------ TEXTO CITADO

Nem Fascismo nem Revolução*

Francisco Martins Rodrigues 

“Não existe meio termo entre a ditadura da burguesia e a ditadura do proletariado. Todos os sonhos de uma solução intermediária não passam de lamentações reacionárias de pequeno-burgueses.” Lenin(1)

 

Frentes Populares: "vitórias" que resultaram em derrotas.


Aparentemente, a questão da estratégia foi deixada de parte no relatório de Dimitrov e nos debates do congresso. Concentrando-se nas questões políticas imediatas, Dimitrov não poupou críticas aos “apelos sem futuro a favor da luta pela ditadura do proletariado”, às “frases gerais e às palavras de ordem gerais sobre a saída revolucionária da crise”, às “fórmulas gerais que não dizem nada”(2). “Eliminamos — disse no discurso de encerramento — as frases sonoras sobre as perspectivas revolucionárias”, a fim de “desembaraçar os nossos partidos de qualquer tendência para substituir a atividade bolchevique por frases revolucionárias ou discussões estéreis sobre a apreciação da perspectiva”(3).

Na realidade, esta preocupação de eficácia política encobria um propósito deliberado de desacreditar como “doutrinária” a perspectiva da revolução proletária, porque ela era inconciliável com a política de Frente Popular.**

O oportunismo na tática impunha o abandono da estratégia. E, no lugar onde antes estava a meta da conquista revolucionária do poder, surgiu uma espécie de semiestratégia, o governo de frente única proletária ou de frente popular, como “etapa intermediária” entre a ditadura fascista e a ditadura do proletariado. Este foi o embrião da teoria da “revolução democrático-popular”, lançada no ano seguinte por Dimitrov, a propósito da guerra de Espanha. Aos “apelos sem futuro a favor da ditadura do proletariado” iria suceder a luta “realista” pela semi-revolução operário-pequeno-burguesa.

------------
------ MATERIAL FORNECIDO

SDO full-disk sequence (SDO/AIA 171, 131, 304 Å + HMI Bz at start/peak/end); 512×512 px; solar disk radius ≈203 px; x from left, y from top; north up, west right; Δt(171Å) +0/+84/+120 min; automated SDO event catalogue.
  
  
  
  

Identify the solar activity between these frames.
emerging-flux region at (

------------

A FAZER
- a) De acordo com o texto citado, a propósito de que acontecimento Dimitrov lançou a teoria da "revolução democrático-popular"?
- b) Diga se cada afirmação concorda com o texto citado, respondendo sim ou não e citando as palavras do texto que decidem: (i) Dimitrov criticou os apelos a favor da luta pela ditadura do proletariado. (ii) O governo de frente popular era apresentado como etapa intermediária entre a ditadura fascista e a ditadura do proletariado. (iii) A perspectiva da revolução proletária era compatível com a política de Frente Popular.
- c) Resuma o texto citado em duas frases.

RESPOSTAS POR TAREFA
- a) A propósito da guerra de Espanha, no ano seguinte ao congresso.

- b)
(i) Sim: «Dimitrov não poupou críticas aos “apelos sem futuro a favor da luta pela ditadura do proletariado”».
(ii) Sim: «como “etapa intermediária” entre a ditadura fascista e a ditadura do proletariado».
(iii) Não: «porque ela era inconciliável com a política de Frente Popular».

- c) Dimitrov, no relatório e nos debates do congresso, criticou as frases e fórmulas gerais sobre a ditadura do proletariado e a saída revolucionária da crise. O texto considera que isso encobria o propósito de desacreditar como «doutrinária» a revolução proletária, inconciliável com a Frente Popular, e que no lugar da conquista revolucionária do poder surgiu o governo de frente única ou de frente popular como «etapa intermediária», embrião da teoria da «revolução democrático-popular».